Task item:
An exact copy of each record is required.

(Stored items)
-- Opening Marker --

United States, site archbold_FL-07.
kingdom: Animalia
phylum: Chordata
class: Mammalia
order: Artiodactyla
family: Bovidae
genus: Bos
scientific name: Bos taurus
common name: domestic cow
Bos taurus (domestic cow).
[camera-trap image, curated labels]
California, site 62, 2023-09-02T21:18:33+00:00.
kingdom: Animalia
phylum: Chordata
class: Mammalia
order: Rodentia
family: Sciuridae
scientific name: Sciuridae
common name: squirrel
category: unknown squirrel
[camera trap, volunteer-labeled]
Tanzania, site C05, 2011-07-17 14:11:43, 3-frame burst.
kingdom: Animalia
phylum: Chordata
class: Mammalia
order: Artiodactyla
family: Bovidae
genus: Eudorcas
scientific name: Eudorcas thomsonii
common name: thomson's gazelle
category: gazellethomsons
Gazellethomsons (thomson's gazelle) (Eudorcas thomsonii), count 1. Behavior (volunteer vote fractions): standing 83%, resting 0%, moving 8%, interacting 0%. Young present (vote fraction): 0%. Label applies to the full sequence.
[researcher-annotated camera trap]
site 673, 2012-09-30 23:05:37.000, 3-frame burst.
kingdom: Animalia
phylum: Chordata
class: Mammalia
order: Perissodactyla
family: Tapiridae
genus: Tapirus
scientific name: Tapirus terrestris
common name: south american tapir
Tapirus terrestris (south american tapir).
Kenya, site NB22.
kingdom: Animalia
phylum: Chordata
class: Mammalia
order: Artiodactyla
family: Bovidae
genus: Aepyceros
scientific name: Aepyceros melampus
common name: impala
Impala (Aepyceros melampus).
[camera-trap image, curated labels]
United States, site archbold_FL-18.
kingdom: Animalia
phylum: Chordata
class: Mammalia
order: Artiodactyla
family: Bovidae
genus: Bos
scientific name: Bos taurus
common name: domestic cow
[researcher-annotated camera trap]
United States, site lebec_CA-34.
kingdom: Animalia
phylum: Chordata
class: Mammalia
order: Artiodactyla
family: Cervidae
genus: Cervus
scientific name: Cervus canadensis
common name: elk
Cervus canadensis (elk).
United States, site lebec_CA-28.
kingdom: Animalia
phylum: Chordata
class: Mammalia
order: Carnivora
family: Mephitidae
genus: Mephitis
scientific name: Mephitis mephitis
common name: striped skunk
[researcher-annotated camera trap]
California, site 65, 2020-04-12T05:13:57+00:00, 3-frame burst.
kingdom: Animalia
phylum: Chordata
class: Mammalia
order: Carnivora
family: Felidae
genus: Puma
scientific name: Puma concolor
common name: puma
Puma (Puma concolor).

-- Closing Marker --

Problem solution:
United States, site archbold_FL-07.
kingdom: Animalia
phylum: Chordata
class: Mammalia
order: Artiodactyla
family: Bovidae
genus: Bos
scientific name: Bos taurus
common name: domestic cow
Bos taurus (domestic cow).
[camera-trap image, curated labels]
California, site 62, 2023-09-02T21:18:33+00:00.
kingdom: Animalia
phylum: Chordata
class: Mammalia
order: Rodentia
family: Sciuridae
scientific name: Sciuridae
common name: squirrel
category: unknown squirrel
[camera trap, volunteer-labeled]
Tanzania, site C05, 2011-07-17 14:11:43, 3-frame burst.
kingdom: Animalia
phylum: Chordata
class: Mammalia
order: Artiodactyla
family: Bovidae
genus: Eudorcas
scientific name: Eudorcas thomsonii
common name: thomson's gazelle
category: gazellethomsons
Gazellethomsons (thomson's gazelle) (Eudorcas thomsonii), count 1. Behavior (volunteer vote fractions): standing 83%, resting 0%, moving 8%, interacting 0%. Young present (vote fraction): 0%. Label applies to the full sequence.
[researcher-annotated camera trap]
site 673, 2012-09-30 23:05:37.000, 3-frame burst.
kingdom: Animalia
phylum: Chordata
class: Mammalia
order: Perissodactyla
family: Tapiridae
genus: Tapirus
scientific name: Tapirus terrestris
common name: south american tapir
Tapirus terrestris (south american tapir).
Kenya, site NB22.
kingdom: Animalia
phylum: Chordata
class: Mammalia
order: Artiodactyla
family: Bovidae
genus: Aepyceros
scientific name: Aepyceros melampus
common name: impala
Impala (Aepyceros melampus).
[camera-trap image, curated labels]
United States, site archbold_FL-18.
kingdom: Animalia
phylum: Chordata
class: Mammalia
order: Artiodactyla
family: Bovidae
genus: Bos
scientific name: Bos taurus
common name: domestic cow
[researcher-annotated camera trap]
United States, site lebec_CA-34.
kingdom: Animalia
phylum: Chordata
class: Mammalia
order: Artiodactyla
family: Cervidae
genus: Cervus
scientific name: Cervus canadensis
common name: elk
Cervus canadensis (elk).
United States, site lebec_CA-28.
kingdom: Animalia
phylum: Chordata
class: Mammalia
order: Carnivora
family: Mephitidae
genus: Mephitis
scientific name: Mephitis mephitis
common name: striped skunk
[researcher-annotated camera trap]
California, site 65, 2020-04-12T05:13:57+00:00, 3-frame burst.
kingdom: Animalia
phylum: Chordata
class: Mammalia
order: Carnivora
family: Felidae
genus: Puma
scientific name: Puma concolor
common name: puma
Puma (Puma concolor).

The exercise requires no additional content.